[[ SUPPLIED RECORDS open ]]

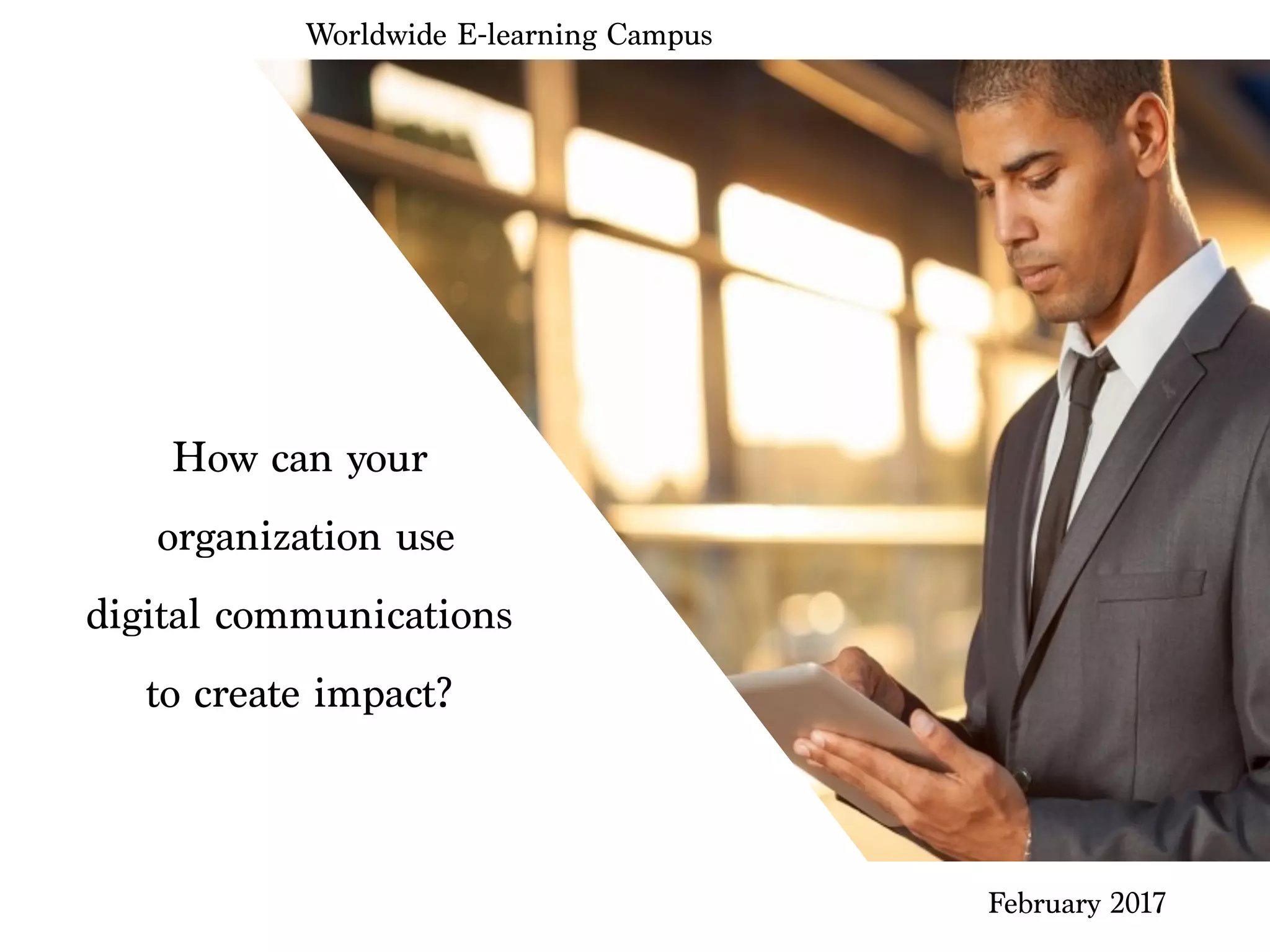 Worldwide E-learning Campus

How can your organization use digital communications to create impact?

February 2017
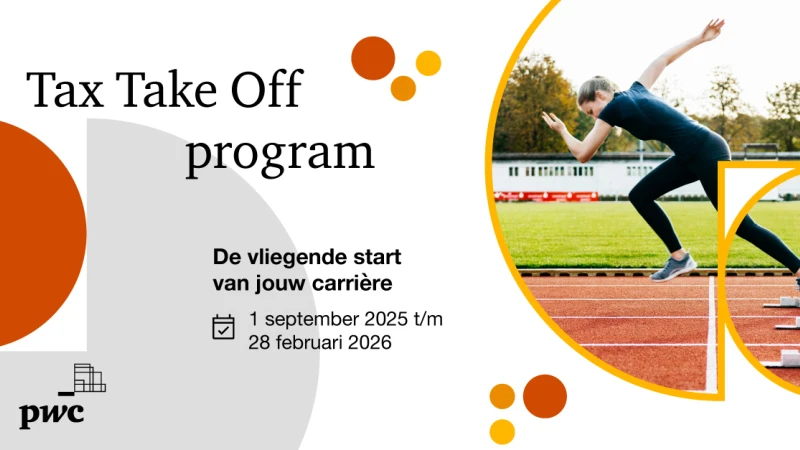 Tax Take Off program

De vliegende start van jouw carrière

1 september 2025 t/m 28 februari 2026

pwc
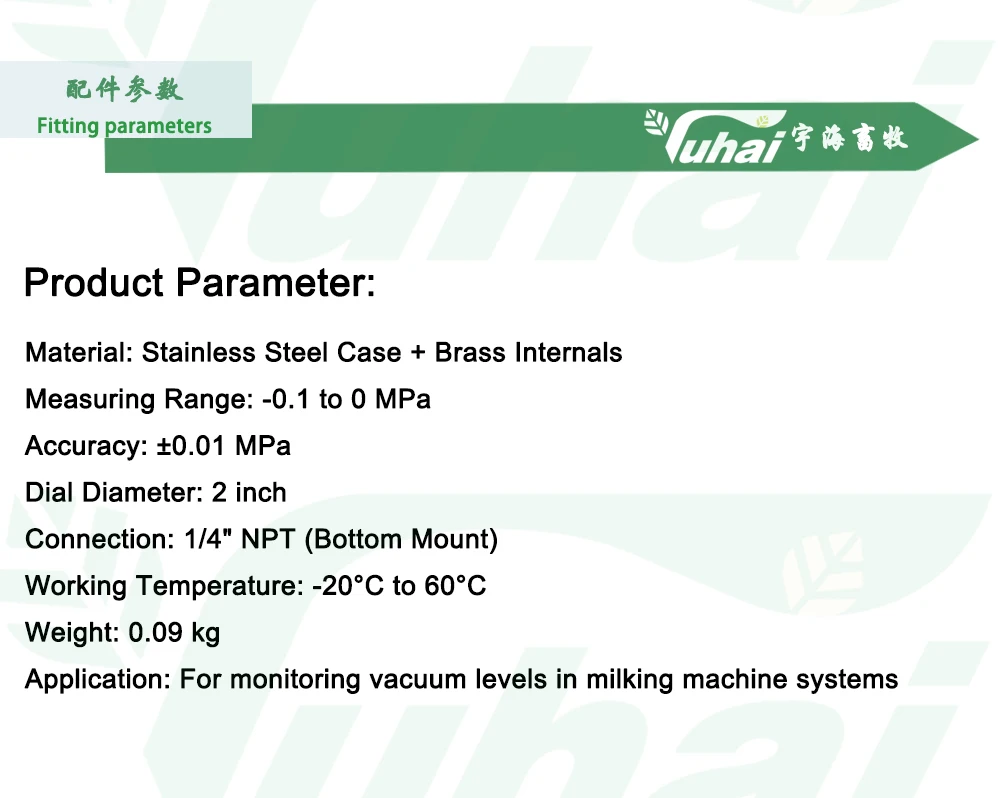 配件参数
Fitting parameters

Yuhai 宇海畜牧

Product Parameter:

Material: Stainless Steel Case + Brass Internals

Measuring Range: -0.1 to 0 MPa

Accuracy: ±0.01 MPa

Dial Diameter: 2 inch

Connection: 1/4" NPT (Bottom Mount)

Working Temperature: -20°C to 60°C

Weight: 0.09 kg

Application: For monitoring vacuum levels in milking machine systems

[[ SUPPLIED RECORDS closed ]]

The output must be every line of the records, printed exactly, with the pictures omitted.

 Worldwide E-learning Campus

How can your organization use digital communications to create impact?

February 2017
 Tax Take Off program

De vliegende start van jouw carrière

1 september 2025 t/m 28 februari 2026

pwc
 配件参数
Fitting parameters

Yuhai 宇海畜牧

Product Parameter:

Material: Stainless Steel Case + Brass Internals

Measuring Range: -0.1 to 0 MPa

Accuracy: ±0.01 MPa

Dial Diameter: 2 inch

Connection: 1/4" NPT (Bottom Mount)

Working Temperature: -20°C to 60°C

Weight: 0.09 kg

Application: For monitoring vacuum levels in milking machine systems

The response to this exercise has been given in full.